** start of Text **

# .308 brass



## Tortuga (May 21, 2004)

http://www.cabelas.com/cabelas/en/t.../search-box.jsp.form23&_dyncharset=ISO-8859-1

Been chattin' with Linda this AM about finding .308 brass. Checked Cabelas (link above) and they said they finally has some in stock now .They been back-ordered for months.They confirmed orderand saidthey would ship May 4.. We shall see. LOL... They also got 'em in bags of 100 if you are REAL ambitious. It sure is nice to work with brand new unprimed shiney brass all ready to go..Just drill and tube..No pollishing needed.. If anybody is in need..this is a pretty fair price for new brass...

I also got in a can of aerosol Brass protective spray this am.. Gonna give it a try and I'll let ya know. I got it from Woodcraft and forget the name right now and it's all the way out in the garage and I am too pooped to go chase it now.. I'll post up name and results sometimes this weekend if anybody is interested....

Well...found the link for the brass protectant...Link below..

http://www.woodcraft.com/product.aspx?ProductID=13B55&FamilyID=3260


----------



## Robert A. (Jan 8, 2009)

Ahoy Mate! LOL have you had to chance to try out the staybrite Brass laquer finish on the brass casings??

** end of Text **
** start of Provided information **

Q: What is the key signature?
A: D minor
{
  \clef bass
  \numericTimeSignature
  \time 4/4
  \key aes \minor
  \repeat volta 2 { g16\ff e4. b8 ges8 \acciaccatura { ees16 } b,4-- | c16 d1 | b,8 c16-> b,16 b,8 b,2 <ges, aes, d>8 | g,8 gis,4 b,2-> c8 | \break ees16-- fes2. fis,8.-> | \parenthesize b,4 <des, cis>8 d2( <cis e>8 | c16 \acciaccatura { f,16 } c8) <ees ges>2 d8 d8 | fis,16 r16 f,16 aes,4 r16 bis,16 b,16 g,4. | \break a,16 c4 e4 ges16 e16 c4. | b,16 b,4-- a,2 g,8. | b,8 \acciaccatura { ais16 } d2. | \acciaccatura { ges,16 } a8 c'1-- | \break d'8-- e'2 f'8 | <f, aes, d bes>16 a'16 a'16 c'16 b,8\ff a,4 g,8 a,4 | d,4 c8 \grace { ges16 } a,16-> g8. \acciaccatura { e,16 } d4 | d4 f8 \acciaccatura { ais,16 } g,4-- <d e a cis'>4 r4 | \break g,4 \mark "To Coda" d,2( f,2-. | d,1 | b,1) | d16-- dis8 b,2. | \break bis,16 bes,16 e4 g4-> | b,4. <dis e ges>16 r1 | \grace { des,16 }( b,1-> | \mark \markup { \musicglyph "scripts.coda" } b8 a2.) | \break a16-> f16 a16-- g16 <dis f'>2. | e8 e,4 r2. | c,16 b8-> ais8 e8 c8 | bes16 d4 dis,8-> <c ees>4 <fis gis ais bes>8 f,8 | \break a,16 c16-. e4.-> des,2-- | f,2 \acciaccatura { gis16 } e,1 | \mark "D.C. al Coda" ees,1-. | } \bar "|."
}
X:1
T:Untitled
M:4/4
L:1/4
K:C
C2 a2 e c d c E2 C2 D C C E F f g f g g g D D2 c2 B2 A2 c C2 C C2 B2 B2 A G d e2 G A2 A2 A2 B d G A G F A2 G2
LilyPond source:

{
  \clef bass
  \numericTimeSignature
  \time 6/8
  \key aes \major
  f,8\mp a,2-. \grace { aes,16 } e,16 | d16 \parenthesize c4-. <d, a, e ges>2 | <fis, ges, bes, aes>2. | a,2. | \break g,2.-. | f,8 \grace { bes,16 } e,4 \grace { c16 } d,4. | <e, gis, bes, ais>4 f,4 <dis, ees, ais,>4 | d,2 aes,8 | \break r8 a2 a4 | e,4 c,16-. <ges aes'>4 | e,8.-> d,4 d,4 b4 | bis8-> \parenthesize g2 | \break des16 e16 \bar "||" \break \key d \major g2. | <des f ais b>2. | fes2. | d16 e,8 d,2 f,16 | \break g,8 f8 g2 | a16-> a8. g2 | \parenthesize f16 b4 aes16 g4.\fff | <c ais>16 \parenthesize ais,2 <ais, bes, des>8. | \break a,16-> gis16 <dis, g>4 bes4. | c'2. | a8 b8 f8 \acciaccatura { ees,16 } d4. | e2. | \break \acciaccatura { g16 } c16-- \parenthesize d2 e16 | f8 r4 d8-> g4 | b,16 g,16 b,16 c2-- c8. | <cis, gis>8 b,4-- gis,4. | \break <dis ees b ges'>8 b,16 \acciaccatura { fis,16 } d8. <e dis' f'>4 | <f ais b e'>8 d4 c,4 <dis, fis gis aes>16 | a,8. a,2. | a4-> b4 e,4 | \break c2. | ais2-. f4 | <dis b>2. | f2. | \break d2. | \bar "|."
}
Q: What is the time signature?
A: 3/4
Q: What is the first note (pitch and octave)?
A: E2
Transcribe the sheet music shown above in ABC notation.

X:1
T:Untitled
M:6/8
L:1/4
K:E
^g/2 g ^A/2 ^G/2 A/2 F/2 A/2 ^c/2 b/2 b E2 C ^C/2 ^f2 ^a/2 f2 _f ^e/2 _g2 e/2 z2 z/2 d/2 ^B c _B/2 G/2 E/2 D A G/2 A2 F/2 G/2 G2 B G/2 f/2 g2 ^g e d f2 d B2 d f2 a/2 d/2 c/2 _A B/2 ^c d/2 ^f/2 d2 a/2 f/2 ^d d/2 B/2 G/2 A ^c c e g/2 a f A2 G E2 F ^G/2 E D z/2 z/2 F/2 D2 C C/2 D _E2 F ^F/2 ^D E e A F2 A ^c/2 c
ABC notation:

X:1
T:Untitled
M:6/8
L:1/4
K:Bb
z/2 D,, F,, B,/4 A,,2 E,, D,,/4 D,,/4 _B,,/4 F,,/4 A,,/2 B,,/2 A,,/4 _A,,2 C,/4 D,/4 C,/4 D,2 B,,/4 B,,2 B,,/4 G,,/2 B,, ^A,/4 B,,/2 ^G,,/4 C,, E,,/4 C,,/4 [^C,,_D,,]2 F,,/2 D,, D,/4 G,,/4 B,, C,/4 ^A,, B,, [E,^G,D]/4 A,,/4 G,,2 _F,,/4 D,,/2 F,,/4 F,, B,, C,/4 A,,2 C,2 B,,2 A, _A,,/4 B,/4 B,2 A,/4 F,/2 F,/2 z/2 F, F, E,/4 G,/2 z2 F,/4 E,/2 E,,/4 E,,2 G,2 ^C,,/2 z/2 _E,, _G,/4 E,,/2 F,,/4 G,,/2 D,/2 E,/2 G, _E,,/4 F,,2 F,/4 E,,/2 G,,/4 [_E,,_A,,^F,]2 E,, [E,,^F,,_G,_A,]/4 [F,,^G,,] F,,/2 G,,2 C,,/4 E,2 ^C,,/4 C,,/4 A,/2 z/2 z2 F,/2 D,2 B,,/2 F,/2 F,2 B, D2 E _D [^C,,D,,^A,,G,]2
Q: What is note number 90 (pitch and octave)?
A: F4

** end of Provided information **

• [Exercise description] In the .308 brass thread, where did Tortuga buy the can of aerosol brass protective spray?

• [Exercise result] From Woodcraft.